Could you recast the lines below as a numbered list, dropping the blank lines and leaving the pictures out?

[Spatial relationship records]
:::::

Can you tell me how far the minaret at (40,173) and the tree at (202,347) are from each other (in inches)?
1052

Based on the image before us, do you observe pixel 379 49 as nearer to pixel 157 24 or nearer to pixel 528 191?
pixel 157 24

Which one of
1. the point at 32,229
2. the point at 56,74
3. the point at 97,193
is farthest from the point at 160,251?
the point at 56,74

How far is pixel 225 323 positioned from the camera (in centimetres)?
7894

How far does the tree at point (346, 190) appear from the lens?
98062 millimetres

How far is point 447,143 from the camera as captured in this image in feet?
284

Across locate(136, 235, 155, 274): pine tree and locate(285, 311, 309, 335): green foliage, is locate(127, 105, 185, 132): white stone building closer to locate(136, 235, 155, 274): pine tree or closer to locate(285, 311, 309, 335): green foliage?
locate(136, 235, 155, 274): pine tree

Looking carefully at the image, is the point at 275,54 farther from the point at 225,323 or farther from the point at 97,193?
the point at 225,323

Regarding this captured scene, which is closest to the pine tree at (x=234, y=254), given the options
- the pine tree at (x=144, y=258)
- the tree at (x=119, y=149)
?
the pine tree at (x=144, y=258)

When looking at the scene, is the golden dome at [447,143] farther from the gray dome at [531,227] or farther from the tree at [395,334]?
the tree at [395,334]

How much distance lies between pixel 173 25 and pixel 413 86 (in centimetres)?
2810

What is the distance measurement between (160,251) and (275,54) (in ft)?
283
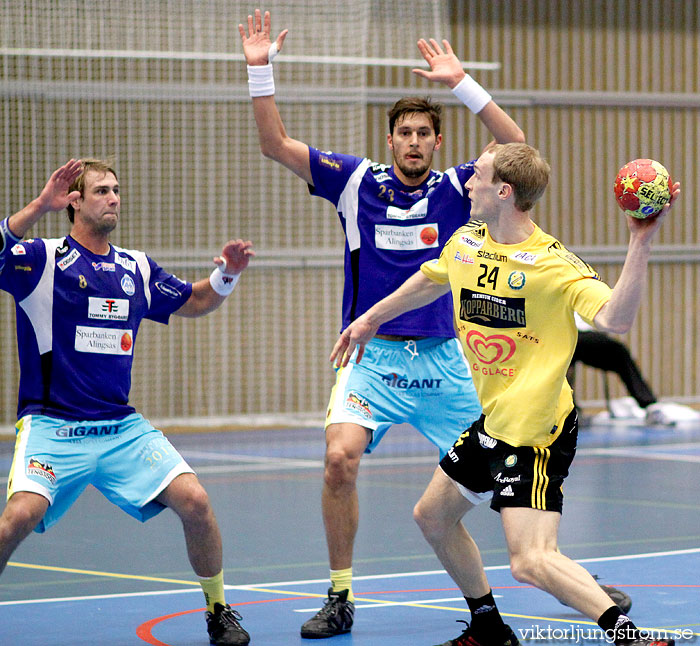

:::::

▶ [Answer to the problem]:
1. Can you tell me how far the minaret at (40,173) and the tree at (202,347) are from each other (in inches)?
2. 1052
3. Based on the image before us, do you observe pixel 379 49 as nearer to pixel 157 24 or nearer to pixel 528 191?
4. pixel 157 24
5. Which one of
6. 1. the point at 32,229
7. 2. the point at 56,74
8. 3. the point at 97,193
9. is farthest from the point at 160,251?
10. the point at 56,74
11. How far is pixel 225 323 positioned from the camera (in centimetres)?
12. 7894
13. How far does the tree at point (346, 190) appear from the lens?
14. 98062 millimetres
15. How far is point 447,143 from the camera as captured in this image in feet?
16. 284
17. Across locate(136, 235, 155, 274): pine tree and locate(285, 311, 309, 335): green foliage, is locate(127, 105, 185, 132): white stone building closer to locate(136, 235, 155, 274): pine tree or closer to locate(285, 311, 309, 335): green foliage?
18. locate(136, 235, 155, 274): pine tree
19. Looking carefully at the image, is the point at 275,54 farther from the point at 225,323 or farther from the point at 97,193?
20. the point at 225,323
21. Regarding this captured scene, which is closest to the pine tree at (x=234, y=254), given the options
22. - the pine tree at (x=144, y=258)
23. - the tree at (x=119, y=149)
24. ?
25. the pine tree at (x=144, y=258)
26. When looking at the scene, is the golden dome at [447,143] farther from the gray dome at [531,227] or farther from the tree at [395,334]?
27. the tree at [395,334]
28. How much distance lies between pixel 173 25 and pixel 413 86 (in centimetres)?
29. 2810
30. What is the distance measurement between (160,251) and (275,54) (in ft)?
31. 283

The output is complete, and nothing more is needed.